By Sally Gracie
Evening traffic over the Loup was much heavier than usual three nights last week when the LFW Dance recitals were going on at the Omak Performing Arts Center. Many families from the valley made the trip on Monday, Wednesday and Thursday to deliver their young dancers backstage, then sit in the auditorium to watch them perform. I attended Thursday’s premiere performance.
Two 2014 Liberty Bell graduates were awarded $500 college scholarships by Lorrie Fraley Wilson, who started LFW Dance 28 years ago. Grace Bitzes-Thomas will use hers at Washington State University, and Patti Watson will use hers at Reed College in Portland. Each girl performed a solo dance, as is traditional for those dancers leaving the program for college.
Grace, like many of Lorrie’s older students, has assisted the dance teachers of the smaller children. During her 11 years of dancing, she has attended a five-day dance workshop in Anaheim, California, competed five times in the Hollywood Dance Experience, and took part in Hollywood Vibe in Seattle. In April she was part of a troupe of dancers from Okanogan County that performed at both Disneyland and California Adventure Park.
Grace studied ballet, tap and jazz with LFW Dance. Her solo was a graceful and romantic ballet performed to “Return” from Forrest Gump. As for leaving her dance classes, Grace says, “I am definitely going to miss them.”

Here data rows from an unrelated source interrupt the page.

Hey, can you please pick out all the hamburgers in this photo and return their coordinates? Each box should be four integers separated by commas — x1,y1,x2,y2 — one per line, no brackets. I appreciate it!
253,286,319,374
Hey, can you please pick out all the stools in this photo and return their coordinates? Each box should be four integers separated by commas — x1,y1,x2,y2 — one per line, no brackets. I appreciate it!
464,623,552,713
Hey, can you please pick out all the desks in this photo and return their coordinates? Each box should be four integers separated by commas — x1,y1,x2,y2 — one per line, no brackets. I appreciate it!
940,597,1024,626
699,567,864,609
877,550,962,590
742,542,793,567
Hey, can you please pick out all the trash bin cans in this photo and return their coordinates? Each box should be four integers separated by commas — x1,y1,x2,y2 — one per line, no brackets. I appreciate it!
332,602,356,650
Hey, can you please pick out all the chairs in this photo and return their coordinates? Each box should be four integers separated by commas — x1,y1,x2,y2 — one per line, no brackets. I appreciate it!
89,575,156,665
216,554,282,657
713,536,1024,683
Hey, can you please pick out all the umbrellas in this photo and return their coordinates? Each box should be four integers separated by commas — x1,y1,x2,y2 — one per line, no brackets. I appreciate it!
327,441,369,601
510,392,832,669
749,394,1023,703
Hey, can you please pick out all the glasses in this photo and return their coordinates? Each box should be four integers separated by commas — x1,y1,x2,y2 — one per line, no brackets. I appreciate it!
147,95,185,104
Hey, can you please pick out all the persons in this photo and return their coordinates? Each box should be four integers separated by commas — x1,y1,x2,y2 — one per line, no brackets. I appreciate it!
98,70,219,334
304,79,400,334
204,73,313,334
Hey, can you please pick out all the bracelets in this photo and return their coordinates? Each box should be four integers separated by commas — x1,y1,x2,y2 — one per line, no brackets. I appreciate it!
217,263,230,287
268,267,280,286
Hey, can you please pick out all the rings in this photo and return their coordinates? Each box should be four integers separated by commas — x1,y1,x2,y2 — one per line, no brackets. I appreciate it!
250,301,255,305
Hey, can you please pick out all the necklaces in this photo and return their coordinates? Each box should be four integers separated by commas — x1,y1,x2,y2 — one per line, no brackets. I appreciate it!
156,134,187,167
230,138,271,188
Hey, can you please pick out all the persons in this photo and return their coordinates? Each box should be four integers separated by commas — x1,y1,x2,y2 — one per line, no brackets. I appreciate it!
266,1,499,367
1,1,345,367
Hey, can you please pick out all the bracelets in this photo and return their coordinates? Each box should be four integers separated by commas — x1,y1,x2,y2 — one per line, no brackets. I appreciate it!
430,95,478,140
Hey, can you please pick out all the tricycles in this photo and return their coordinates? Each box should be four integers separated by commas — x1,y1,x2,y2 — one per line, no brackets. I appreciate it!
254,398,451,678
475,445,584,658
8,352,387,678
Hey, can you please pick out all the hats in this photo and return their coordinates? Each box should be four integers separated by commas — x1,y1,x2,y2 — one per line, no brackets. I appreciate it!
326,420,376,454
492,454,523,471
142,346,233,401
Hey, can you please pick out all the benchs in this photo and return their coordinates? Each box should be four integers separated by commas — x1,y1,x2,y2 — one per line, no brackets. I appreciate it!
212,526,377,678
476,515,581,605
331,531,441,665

The daughter of Laura and Russ Bitzes-Thomas, Grace will major in nursing at WSU.
Patti has been dancing since she was 3, joining Lorrie’s classes in second grade when she and her mother, Karen McCauley, moved to the valley. Patti, who dances tap, jazz and ballet, chose to perform a traditional tap dance number to the American Songbook number “Should I.” Patti made her advanced tap moves and steps look easy — ala Ann Miller or Gene Kelly — as she gracefully covered the stage.
At Reed College, she will study international and comparative policy with three majors: linguistics, economics and sociology. “It’s tough to make the decision to go all the way out on performing arts when I have these other interests,” she told me. Reed encourages its students to participate in extra-curricular activities, so Patti hopes to continue her involvement with dance and theater.
Zane Hickman and Ilo Curtis seemed to be having a great time in the tap dance number “Jumpin Jive.” It will be fun if the two valley boys continue with dance. We can look forward to the solo dance performances of next year’s seniors, Naomi Comstock and Kathryn Bosco, and the growing skills of dancers like Rosie Hickman, Maya Sheeley and many others.
“Why baroque music and poetry?” Matt Armbrust asked in his introduction to the artists on Friday night. “Because it’s cool.” And everything about the Intimate Performance last Friday at TwispWorks was very cool: from the unlikely venue — a 1950s-era Spartan travel trailer — to John Lenti’s theorbo, a stringed instrument so long that its scroll touched the ceiling, to poet/performer Daemond Arrindell, whose work practically demands loud verbal response from his audience. The evening was also cool, and a gusty breeze blew hard.
People sat four seats across with a narrow aisle, and the performers stood at one end of the trailer. John and violinist Christine Beckman played sonatas on reproductions of instruments used during the Baroque period. After intermission in Donna Keyser’s studio, Daemond carried on a conversation in poetry with his appreciative audience. A unique and delightful evening.